Mas se daquele modo identificamos uma ideologia, não conhecemos do seu desígnio último (acrescentamos nós) que foi a conquista do Estado, através do controlo dos mecanismos tecnocráticos modernos de que os governos passaram a beneficiar, designadamente do aparelho económico e policial. Foi precisamente a necessidade desse controlo que determinou as sucessivas alianças tácticas que teceu com os diversos poderes sociais, da Igreja à escola, dos grandes agrários à família burguesa culta e isenta. E daí resultou que o movimento se confundiu com o próprio Estado, como se fosse a vanguarda da grei, em comunhão plena com o interesse público, que afinal delimitava e continha.
O fascismo não pretendia destruir as tradições, os valores dominantes na sociedade (como a propriedade, a individualidade, a família), mas instalou-se nesses valores, fê-los seus, chamou a si a ética antiga, que não separava a consciência individual da vida social, e imiscuiu-se em todos os aspectos da vida pública e privada. É pois radicalmente anti-liberal, como o é anti-socialista. Reúne pontos em comum com o totalitarismo, podendo considerar-se uma das suas variantes, mas não institui um sistema absolutamente novo, revolucionário, totalmente dominador do privado e do indivíduo, como se verificou no estalinismo.
O governo fascista é conservador, assente no equilíbrio do sector externo, do nível das reservas e da taxa de inflação. A questão das contas públicas constitui o cerne da acção governativa. Todas as políticas de fomento lhe estão subordinadas. A população é tratada como um dado de segundo plano, de modo ostensivo designadamente quando se proclamava a humildade, as sãs virtudes e a tenacidade perante as adversidades. Neste plano, é um governo anti-popular, elitista e reservado à elite.
Nem sempre esta elite do poder se organiza em partido político. Nem sempre se apoia num movimento de massas.
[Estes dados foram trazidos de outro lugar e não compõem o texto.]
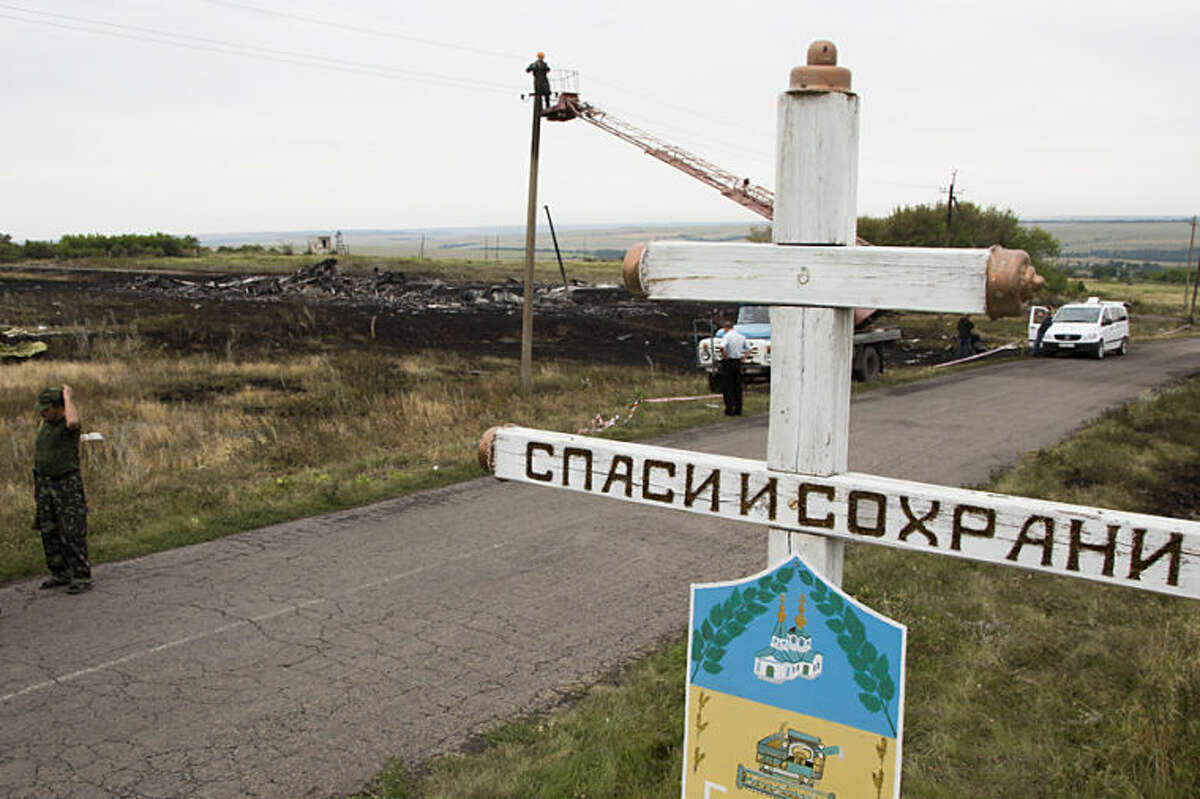 """A Ukrainian electrical worker repairs a power line at the site of the crashed Malaysia Airlines passenger plane near the village of Rozsypne, Ukraine, eastern Ukraine Friday, July 18, 2014, with an Orthodox cross in the foreground, words are reading """"Save and Protect"""". Rescue workers, policemen and even off-duty coal miners were combing a sprawling area in eastern Ukraine near the Russian border where the Malaysian plane ended up in burning pieces Thursday, killing all 298 aboard. (AP Photo/Dmitry Lovetsky)"""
Mas, em todos os casos, o governo fascista resiste tenazmente, e até com brutalidade excessiva, a todas as eventuais hipóteses de poder ser derrubado, de ceder o lugar a outros políticos, inclusive correligionários, ou de permitir mudanças sociais expressivas. Reprime por antecipação, tenta moldar as consiências, afastar os insubmissos e castigar os adversários. Está aqui, portanto, a demonstração de que o fascismo não se confunde com o Estado, mas é um aparelho de captura do Estado, da sua governação – e que serve grupos políticos, porventura heterogéneos, interessados em exercer tal dominação.
NOTAS:
(1) La Ideología del Fascismo entre Pasado y Presente, http://www.paginasprodigy.com/savarino/fascismo2005.pdf)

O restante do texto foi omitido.